Pocket parks are small, open areas of land that provide free access. Off Track looked at these parks in Erskineville, Sydney.
Listening to the program brought back memories of Peter and Iona Opie’s research into play and games. I was delighted to discover, thanks to my journey from pocket parks to the Opies, that there is a Childhoods and Play project underway at the University of Sheffield.
In 2011, a report on Children’s playground games and songs in the new media age noted:
Ever since children’s games, songs, rhymes, rituals and objects of play were first documented in the mid‐19th century, there have been concerns over their vulnerability to a succession of perceived threats.
They have regularly featured as symptoms of what adults imagine as the innocence of childhood, and its supposed fragility. In the late 19th and early 20th centuries, perceptions of the disappearance of children’s games led to muscular efforts to revive them.
Research since then has established beyond doubt, however, that this culture is much more robust than is often supposed; and the work of the Opies has been, perhaps, the most visible effort in making the case for this persistence of cultural tradition.
The Off Track program spoke with parents who use the Erskineville pocket parks. One of them observes that playgrounds “create a space for kids to play with other kids and parents to meet with other parents” and creates a sense of community.
This interaction between place, space and community was the focus of a Radio National By Design program last year (22 August 2013). The program discussed in detail Simon Sleight’s study Young People and the Shaping of Public Space in Melbourne, 1870–1914.
In 2013, the City of Sydney doubled the funding to upgrade parks. Research from Perth, Western Australia has indicated how important this investment can be. Jacinta Francis’s research there concluded that it is the quality of suburban parks and open spaces, not their size, has been linked to lower rates of mental distress. A study of 1900 neighbourhood parks over five years found that ‘open spaces with footpaths, playgrounds, water features and well-kept lawns resulted in better mental wellness in residents who lived nearby, regardless of whether they used the park’.
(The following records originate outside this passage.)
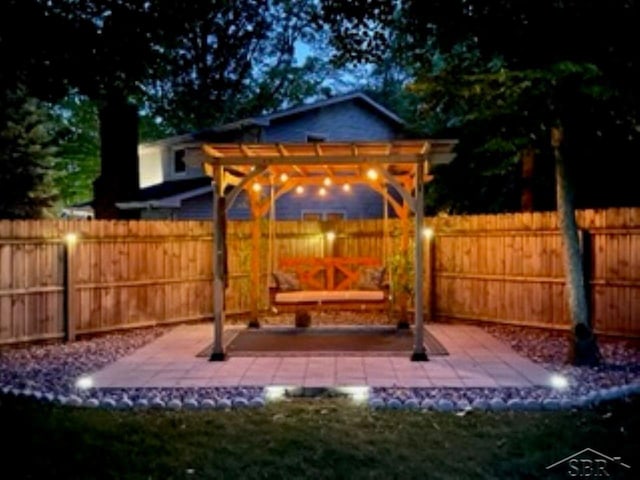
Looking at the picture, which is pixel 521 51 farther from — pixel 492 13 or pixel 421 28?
pixel 421 28

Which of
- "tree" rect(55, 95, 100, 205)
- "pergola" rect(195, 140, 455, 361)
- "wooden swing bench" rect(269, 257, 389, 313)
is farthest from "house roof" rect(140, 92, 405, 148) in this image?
"pergola" rect(195, 140, 455, 361)

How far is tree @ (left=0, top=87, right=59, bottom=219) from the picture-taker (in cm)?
1919

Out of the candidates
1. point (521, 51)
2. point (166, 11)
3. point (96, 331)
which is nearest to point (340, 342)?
point (96, 331)

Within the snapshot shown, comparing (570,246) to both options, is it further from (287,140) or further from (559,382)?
(287,140)

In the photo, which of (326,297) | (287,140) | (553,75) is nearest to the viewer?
(553,75)

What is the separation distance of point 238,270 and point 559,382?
24.0 ft

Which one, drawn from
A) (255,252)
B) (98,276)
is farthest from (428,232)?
(98,276)

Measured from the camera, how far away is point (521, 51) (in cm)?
831

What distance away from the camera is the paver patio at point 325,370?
7324mm

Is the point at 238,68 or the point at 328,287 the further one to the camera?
→ the point at 238,68

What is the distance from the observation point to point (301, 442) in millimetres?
5285

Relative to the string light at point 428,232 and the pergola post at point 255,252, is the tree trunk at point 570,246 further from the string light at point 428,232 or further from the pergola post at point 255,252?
the pergola post at point 255,252

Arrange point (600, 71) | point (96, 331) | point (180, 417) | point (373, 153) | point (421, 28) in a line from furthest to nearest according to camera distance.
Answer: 1. point (96, 331)
2. point (373, 153)
3. point (421, 28)
4. point (600, 71)
5. point (180, 417)

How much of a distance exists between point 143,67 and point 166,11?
976mm
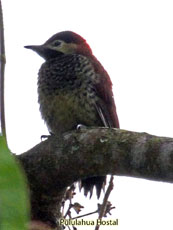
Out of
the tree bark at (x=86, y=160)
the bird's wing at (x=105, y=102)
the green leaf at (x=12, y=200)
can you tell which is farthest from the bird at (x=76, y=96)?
the green leaf at (x=12, y=200)

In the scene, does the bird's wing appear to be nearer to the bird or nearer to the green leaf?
the bird

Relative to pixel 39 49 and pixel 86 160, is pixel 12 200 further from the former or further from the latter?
pixel 39 49

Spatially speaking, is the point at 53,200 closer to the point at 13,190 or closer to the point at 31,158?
the point at 31,158

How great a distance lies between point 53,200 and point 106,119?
1.55 m

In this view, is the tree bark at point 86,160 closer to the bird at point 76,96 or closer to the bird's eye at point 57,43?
the bird at point 76,96

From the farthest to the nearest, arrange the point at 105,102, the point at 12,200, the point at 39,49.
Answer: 1. the point at 39,49
2. the point at 105,102
3. the point at 12,200

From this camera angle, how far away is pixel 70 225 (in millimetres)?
2689

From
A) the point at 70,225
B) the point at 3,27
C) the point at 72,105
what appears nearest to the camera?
the point at 3,27

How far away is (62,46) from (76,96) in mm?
994

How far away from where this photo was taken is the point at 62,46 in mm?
4531

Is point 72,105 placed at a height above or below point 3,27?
below

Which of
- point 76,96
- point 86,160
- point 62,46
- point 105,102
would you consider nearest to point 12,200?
point 86,160

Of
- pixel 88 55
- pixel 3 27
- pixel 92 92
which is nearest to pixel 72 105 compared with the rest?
pixel 92 92

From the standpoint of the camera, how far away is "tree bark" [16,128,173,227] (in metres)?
1.80
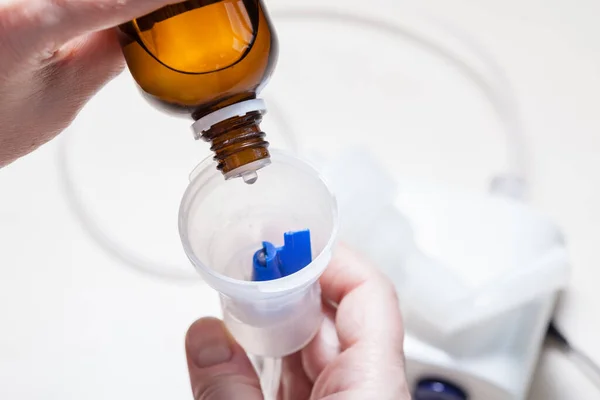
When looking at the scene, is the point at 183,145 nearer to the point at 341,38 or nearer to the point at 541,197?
the point at 341,38

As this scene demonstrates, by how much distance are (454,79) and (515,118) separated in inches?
3.5

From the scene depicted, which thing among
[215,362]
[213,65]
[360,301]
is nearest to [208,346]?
[215,362]

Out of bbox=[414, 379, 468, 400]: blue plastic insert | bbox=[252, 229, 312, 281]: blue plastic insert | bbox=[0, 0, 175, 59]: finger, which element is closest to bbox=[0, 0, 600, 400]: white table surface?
bbox=[414, 379, 468, 400]: blue plastic insert

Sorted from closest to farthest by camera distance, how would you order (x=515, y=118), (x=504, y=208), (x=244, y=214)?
1. (x=244, y=214)
2. (x=504, y=208)
3. (x=515, y=118)

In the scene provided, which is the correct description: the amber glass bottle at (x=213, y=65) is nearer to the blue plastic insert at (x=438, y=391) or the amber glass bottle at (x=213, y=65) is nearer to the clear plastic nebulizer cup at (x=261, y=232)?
the clear plastic nebulizer cup at (x=261, y=232)

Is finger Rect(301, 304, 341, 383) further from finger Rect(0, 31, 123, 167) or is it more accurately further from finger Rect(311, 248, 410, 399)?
finger Rect(0, 31, 123, 167)

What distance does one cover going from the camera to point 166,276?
0.63 m

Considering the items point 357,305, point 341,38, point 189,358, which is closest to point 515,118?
point 341,38

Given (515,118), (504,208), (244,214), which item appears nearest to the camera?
(244,214)

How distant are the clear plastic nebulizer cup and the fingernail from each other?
0.01 m

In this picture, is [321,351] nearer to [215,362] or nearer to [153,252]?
[215,362]

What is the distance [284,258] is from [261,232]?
→ 0.16 feet

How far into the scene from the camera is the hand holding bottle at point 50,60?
0.93ft

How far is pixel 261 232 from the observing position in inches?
16.8
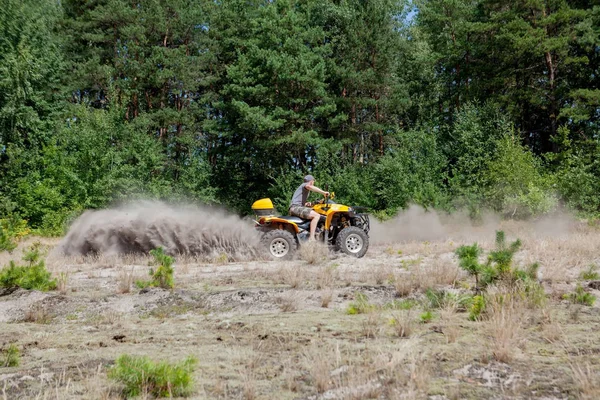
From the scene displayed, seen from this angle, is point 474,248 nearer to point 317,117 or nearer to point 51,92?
point 317,117

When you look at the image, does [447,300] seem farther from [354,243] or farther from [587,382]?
[354,243]

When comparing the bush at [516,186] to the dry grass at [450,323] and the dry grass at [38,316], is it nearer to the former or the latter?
the dry grass at [450,323]

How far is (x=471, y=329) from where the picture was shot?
496 cm

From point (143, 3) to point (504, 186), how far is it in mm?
25046

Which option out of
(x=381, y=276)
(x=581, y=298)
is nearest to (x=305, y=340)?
(x=581, y=298)

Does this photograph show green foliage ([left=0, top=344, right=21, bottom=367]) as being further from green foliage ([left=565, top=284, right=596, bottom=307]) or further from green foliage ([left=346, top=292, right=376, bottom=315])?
green foliage ([left=565, top=284, right=596, bottom=307])

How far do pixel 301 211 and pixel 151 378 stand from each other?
895cm

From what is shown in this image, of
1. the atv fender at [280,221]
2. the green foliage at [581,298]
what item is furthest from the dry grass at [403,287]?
the atv fender at [280,221]

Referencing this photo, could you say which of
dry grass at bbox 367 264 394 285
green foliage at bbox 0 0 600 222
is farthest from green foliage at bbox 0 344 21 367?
green foliage at bbox 0 0 600 222

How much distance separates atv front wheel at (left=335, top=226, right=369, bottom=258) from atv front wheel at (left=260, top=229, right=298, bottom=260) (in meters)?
1.04

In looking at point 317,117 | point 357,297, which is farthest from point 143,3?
point 357,297

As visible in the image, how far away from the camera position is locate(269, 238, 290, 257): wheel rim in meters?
11.7

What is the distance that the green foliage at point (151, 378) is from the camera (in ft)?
11.1

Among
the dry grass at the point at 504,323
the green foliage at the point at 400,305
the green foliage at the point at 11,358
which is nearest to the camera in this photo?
the dry grass at the point at 504,323
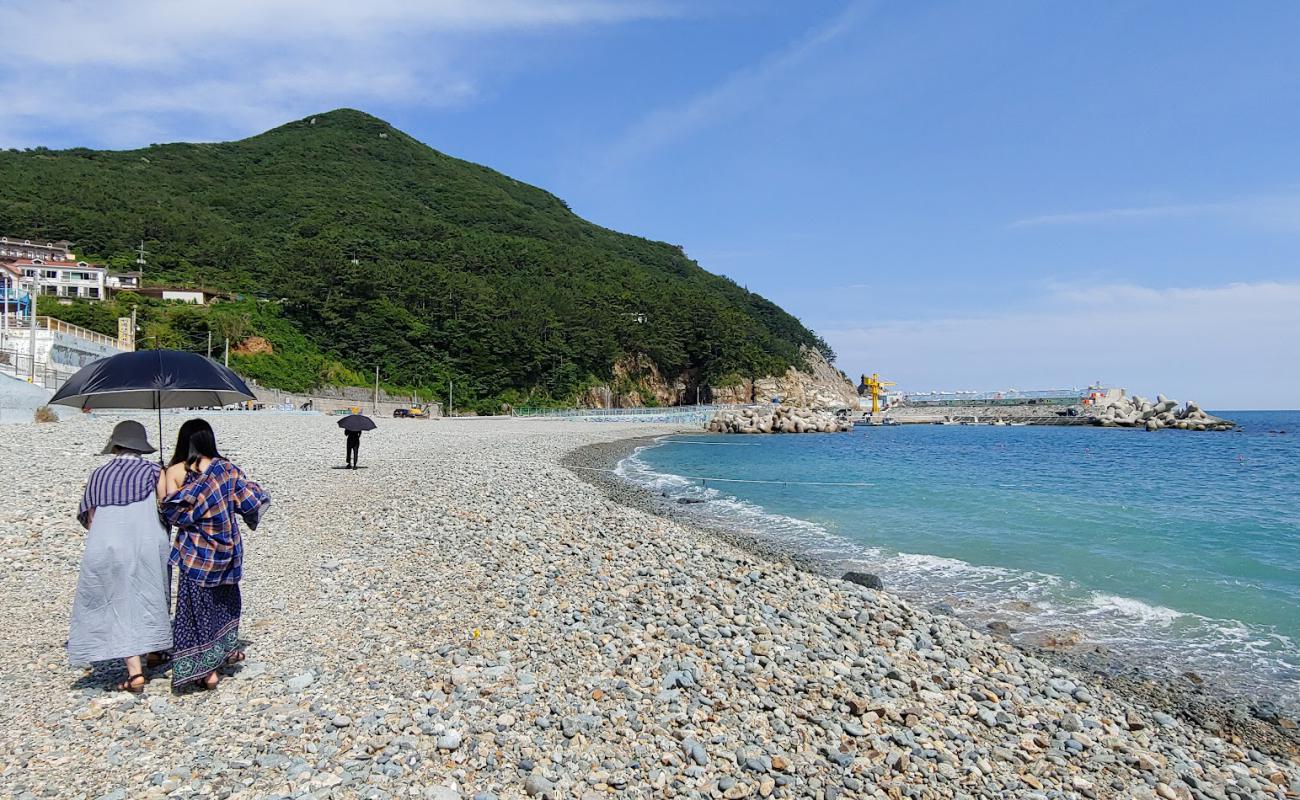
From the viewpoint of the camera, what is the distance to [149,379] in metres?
6.55

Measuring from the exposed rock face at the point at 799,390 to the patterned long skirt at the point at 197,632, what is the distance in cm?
9253

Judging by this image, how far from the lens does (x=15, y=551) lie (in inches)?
338

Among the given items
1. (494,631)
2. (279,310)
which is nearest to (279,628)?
(494,631)

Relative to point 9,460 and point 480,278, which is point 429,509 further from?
point 480,278

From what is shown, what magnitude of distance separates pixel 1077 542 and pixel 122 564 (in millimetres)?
17125

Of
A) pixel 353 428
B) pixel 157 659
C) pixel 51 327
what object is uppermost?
pixel 51 327

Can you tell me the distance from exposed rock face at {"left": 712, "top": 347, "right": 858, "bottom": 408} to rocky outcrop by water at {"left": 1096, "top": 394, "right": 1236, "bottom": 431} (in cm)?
3822

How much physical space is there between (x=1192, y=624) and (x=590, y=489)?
1351 cm

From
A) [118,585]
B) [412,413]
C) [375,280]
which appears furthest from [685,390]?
[118,585]

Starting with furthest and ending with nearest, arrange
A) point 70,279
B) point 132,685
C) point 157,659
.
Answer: point 70,279, point 157,659, point 132,685

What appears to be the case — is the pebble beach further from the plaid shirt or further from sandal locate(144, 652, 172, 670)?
the plaid shirt

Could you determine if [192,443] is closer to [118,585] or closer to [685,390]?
[118,585]

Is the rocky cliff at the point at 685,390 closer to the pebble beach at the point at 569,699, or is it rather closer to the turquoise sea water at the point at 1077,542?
the turquoise sea water at the point at 1077,542

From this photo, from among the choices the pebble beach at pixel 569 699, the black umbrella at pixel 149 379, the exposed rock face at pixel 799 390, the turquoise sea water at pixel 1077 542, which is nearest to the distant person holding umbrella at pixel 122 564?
→ the pebble beach at pixel 569 699
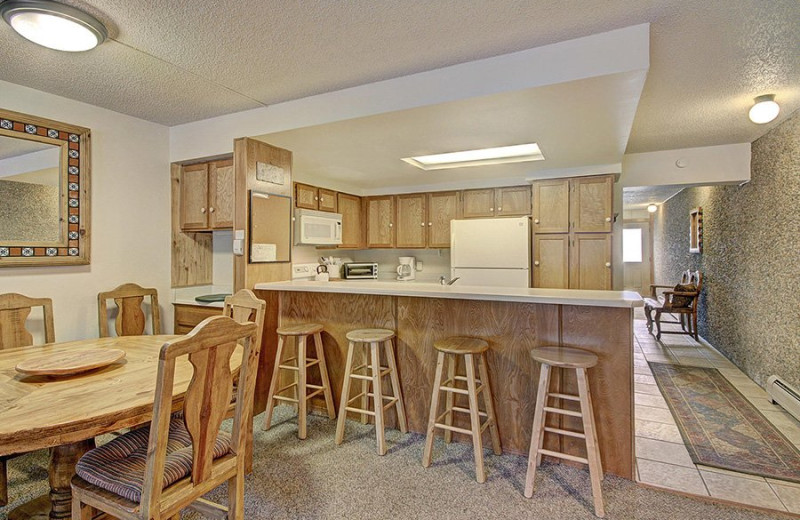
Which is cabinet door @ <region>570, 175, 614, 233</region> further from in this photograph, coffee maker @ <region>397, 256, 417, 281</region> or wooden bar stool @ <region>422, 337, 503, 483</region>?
wooden bar stool @ <region>422, 337, 503, 483</region>

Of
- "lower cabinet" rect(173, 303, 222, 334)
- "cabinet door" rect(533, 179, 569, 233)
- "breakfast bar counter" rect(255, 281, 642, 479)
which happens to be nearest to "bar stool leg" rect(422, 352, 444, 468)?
"breakfast bar counter" rect(255, 281, 642, 479)

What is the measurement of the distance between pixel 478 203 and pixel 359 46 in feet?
9.27

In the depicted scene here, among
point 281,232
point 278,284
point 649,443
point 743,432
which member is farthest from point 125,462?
point 743,432

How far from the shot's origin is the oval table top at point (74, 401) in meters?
1.15

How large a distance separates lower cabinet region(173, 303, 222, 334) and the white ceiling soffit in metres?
1.44

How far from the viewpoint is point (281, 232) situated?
3271mm

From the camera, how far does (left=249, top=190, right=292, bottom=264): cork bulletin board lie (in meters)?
3.00

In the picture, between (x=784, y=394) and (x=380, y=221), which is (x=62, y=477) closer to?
(x=380, y=221)

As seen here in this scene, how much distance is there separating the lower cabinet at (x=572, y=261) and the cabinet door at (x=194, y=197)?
313 cm

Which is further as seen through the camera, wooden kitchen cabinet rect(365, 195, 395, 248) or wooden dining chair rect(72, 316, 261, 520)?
wooden kitchen cabinet rect(365, 195, 395, 248)

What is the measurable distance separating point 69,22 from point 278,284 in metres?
1.82

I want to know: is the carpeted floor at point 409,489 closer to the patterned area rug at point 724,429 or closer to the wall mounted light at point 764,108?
the patterned area rug at point 724,429

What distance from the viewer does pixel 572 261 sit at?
3.95 meters

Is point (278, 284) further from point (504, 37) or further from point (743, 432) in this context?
point (743, 432)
Sydney has 330 pocket parks. One of them in Erskinville is the Kirsova Playground 1, donated to the children of Sydney by the ballerina Helene Kirsova. ‘It has vibrant red seating, climbing nets, recycled railway track and lots of shade.’
I am fascinated by the persistence of the play spirit in urban settings. I see pocket parks as a powerful contribution to neighbourhood play and games and as a focus for local communities.
I grew up playing games in the street and in a local open space and find it hard to imagine any better way to flourish.